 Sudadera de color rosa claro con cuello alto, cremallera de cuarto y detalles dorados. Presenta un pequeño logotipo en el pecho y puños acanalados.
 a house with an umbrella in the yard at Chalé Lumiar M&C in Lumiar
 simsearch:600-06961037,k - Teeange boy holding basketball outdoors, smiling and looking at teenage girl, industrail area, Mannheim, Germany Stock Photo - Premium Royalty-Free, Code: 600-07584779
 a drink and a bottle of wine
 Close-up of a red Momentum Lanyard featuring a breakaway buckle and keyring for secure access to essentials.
...
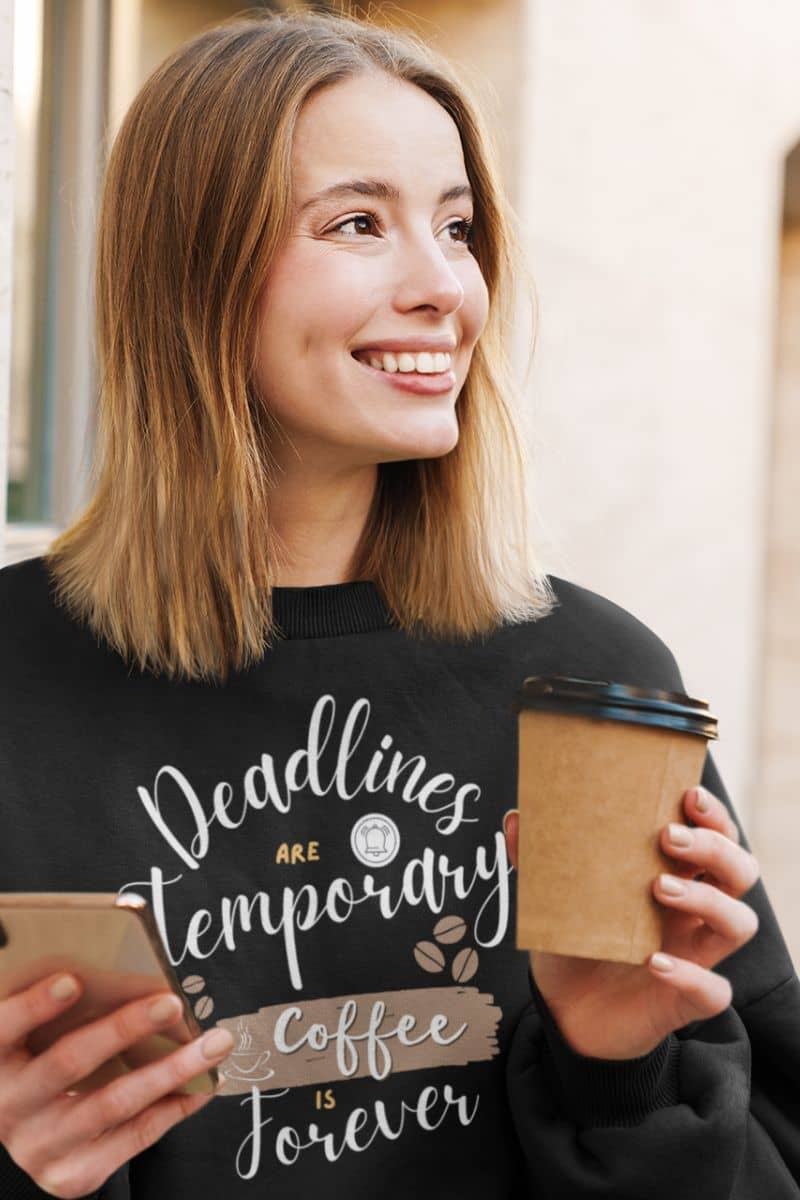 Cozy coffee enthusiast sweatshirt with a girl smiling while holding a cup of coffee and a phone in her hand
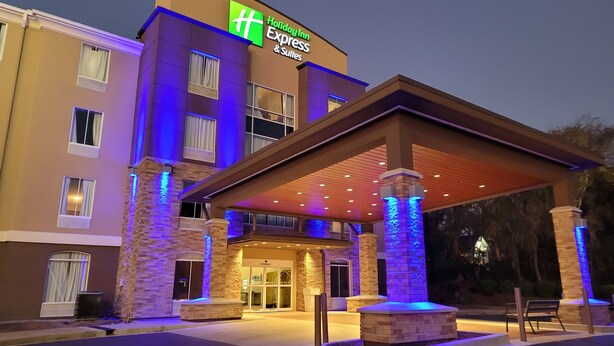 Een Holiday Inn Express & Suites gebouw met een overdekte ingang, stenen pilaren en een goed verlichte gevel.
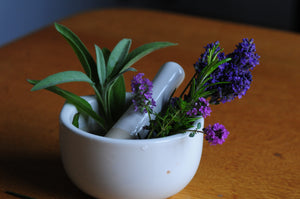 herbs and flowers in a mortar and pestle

— TASK REQUIREMENTS —
Starting at the line above that holds "simsearch:600-06961037,k - Teeange" and ending at the line that holds "a drink and a bottle of wine", transcribe each line exactly and include no other lines.

— TASK ANSWER —
 simsearch:600-06961037,k - Teeange boy holding basketball outdoors, smiling and looking at teenage girl, industrail area, Mannheim, Germany Stock Photo - Premium Royalty-Free, Code: 600-07584779
 a drink and a bottle of wine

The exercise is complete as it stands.